Çocuk sahibi olmadan her duyduğumuza kulak kabarttık, her şeyi okuduk, her olasılığı değerlendirdik fakat en gerekli şeyi yapmamışız. Yapsak her şey bambaşka olur, birkaç bin dolar da cebimizde kalırdı.



Çocuğun doğduğu akşam taksiye bindim:

-Ömürlü olsun abi, sezaryen değil mi?

-Nerden bildin?

-Bunca yıldır bu duraktayım. Daha bu hastanede normal doğum duymadım.

Evet, gerçek çıplak ve yalın bir şekilde taksicinin ağzından döküldü suratımıza çarptı. O gün doğan on bir çocuğun hepsinin sezaryen doğması tesadüf değil demek. Ne de olsa sezeryan normal doğumun üç katı fiyatına.

Peki, hastanenin zemin katında içilen sigara (o zamanlar her yerde sigara serbestti) dumanının yukarıdaki hasta odalarına kadar çıkması hangi tıbbi gereklilikten kaynaklanıyordu?
***
-Bir araba hastane bahçesinde nasıl mahsur kalır?

-Özel hastane bahçesi değil mi?

-Nereden bildin?

-Bilmek çok basit, hastaya ameliyat önerilir. İkna etmek için de ameliyatın küçük bir operasyon olduğu, birkaç gün içinde hastaneden yürüyerek çıkabileceği söylenir. Bunun üzerine hasta arabasını hastane bahçesine park eder. Birkaç gün kalacağı için arabanın örtüsünü de örter, hastaneye yatar. Çıkışta arabasına binerek gidecektir evine. Fakat ameliyat basur ameliyatıdır ve on beş gündür yüzükoyun yatmaktadır evde. Hastaneden binerek çıkmayı düşündüğü arabası ise mahsur kalmıştır hastane bahçesinde.
***
Geçenlerde bir arkadaşı gördüm. Kalbi için kontrole gideceğini söylemişti. Ertesi gün akşamı duydum ki açık kalp ameliyatı olmuş. Uzmanı değilim ama devlet hastanesinde lazerle göz ameliyatı olacak babam tepeden tırnağa kontrolden geçirilmişti. Nedenini sorduğumda , her ameliyat öncesi yapılması gereken bir  kontrol denmişti. O nedenle bu arkadaşın bir günde açık kalp ameliyatı olması dikkatimi çekti. Gittim ziyaretine. Arkadaş, devlet hastanesinde sıra beklememek için muayene için uğradığı özel hastanede açık kalp ameliyatını olup çıkmış. Tıp, tetkik yapmadan ameliyat edilebilecek kadar gelişmişti demek.
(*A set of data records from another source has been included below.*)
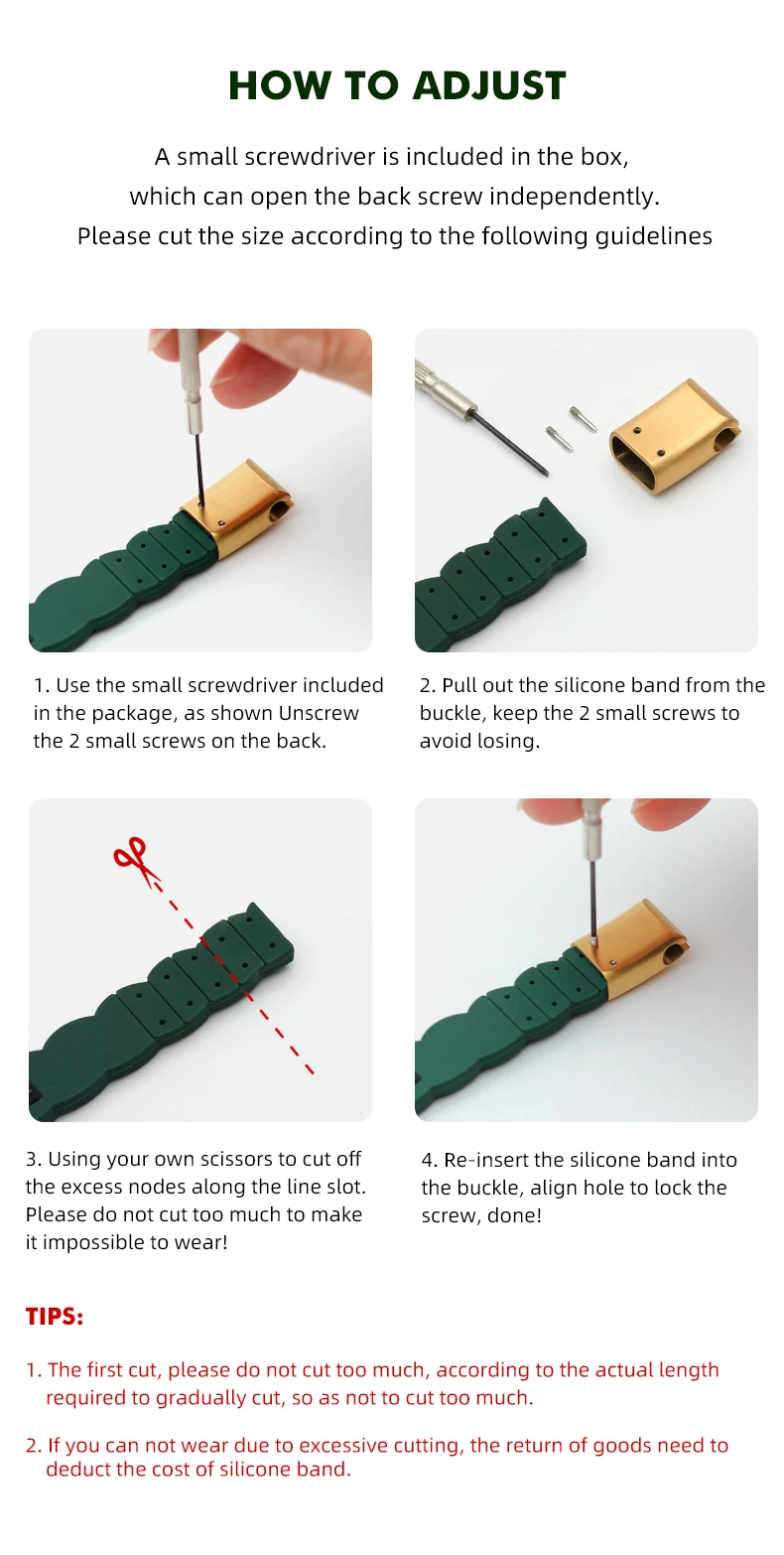 HOW TO ADJUST

A small screwdriver is included in the box, which can open the back screw independently. Please cut the size according to the following guidelines

1. Use the small screwdriver included in the package, as shown Unscrew the 2 small screws on the back.

2. Pull out the silicone band from the buckle, keep the 2 small screws to avoid losing.

3. Using your own scissors to cut off the excess nodes along the line slot. Please do not cut too much to make it impossible to wear!

4. Re-insert the silicone band into the buckle, align hole to lock the screw, done!

TIPS:

1. The first cut, please do not cut too much, according to the actual length required to gradually cut, so as not to cut too much.

2. If you can not wear due to excessive cutting, the return of goods need to deduct the cost of silicone band.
Tamam, para girdiği her yeri her şeyi bozar, biliyorum. Fakat insan sağlık olunca sanki bir ilke, prensip var sanıyor. Ne de olsa yemin var işin ucunda. Oysa örnekler hep aksini söylüyor. Yirmi yıl önce gel ameliyat edelim denilen sorunumla gül gibi yaşıyoruz hala. Daha geçen yıl, cerrahın “burada ameliyat şartları yok” deme dürüstlüğünü gösterdiği özel hastanede ameliyat için altı bin lira isteyen hoca gördüm.
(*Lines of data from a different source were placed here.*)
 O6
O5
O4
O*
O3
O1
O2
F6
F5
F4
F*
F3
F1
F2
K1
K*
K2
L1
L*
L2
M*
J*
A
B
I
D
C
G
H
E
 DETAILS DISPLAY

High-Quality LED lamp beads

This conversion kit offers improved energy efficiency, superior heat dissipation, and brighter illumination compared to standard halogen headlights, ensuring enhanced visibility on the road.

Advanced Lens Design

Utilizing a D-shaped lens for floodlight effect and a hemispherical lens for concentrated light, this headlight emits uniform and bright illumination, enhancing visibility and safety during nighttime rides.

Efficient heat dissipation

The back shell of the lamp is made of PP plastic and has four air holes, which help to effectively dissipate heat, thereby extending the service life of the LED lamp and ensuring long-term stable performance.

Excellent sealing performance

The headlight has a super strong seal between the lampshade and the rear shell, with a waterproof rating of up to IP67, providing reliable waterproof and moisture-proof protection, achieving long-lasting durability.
Diyeceksiniz ki “gözleri kör olan köylüler için mi yazdın bu yazıyı? Evet, onlar için ama bir farkla, yorum farkıyla. Yıllar önce Aziz Nesin’in bir hikayesini okumuş ve çok gülmüştüm. Köye bir dişçi geliyor. “Hazır dişçiyi bulan köylü sağlam dişi bile çektiriyor” diyor hikaye ve ekliyor:

-Nasılsa çürümeyecek mi?

Evet, yıllar sonra hikaye gerçek oldu. Köye dişçi yerine bu sefer göz hastanesi ekibi gelmiş. Tarama da ameliyat da bedava. Böyle olunca kaçar mı ameliyat. Gözler kör olmuş kapanmış. Olsun, nasılsa bir gün kapanmayacak mı?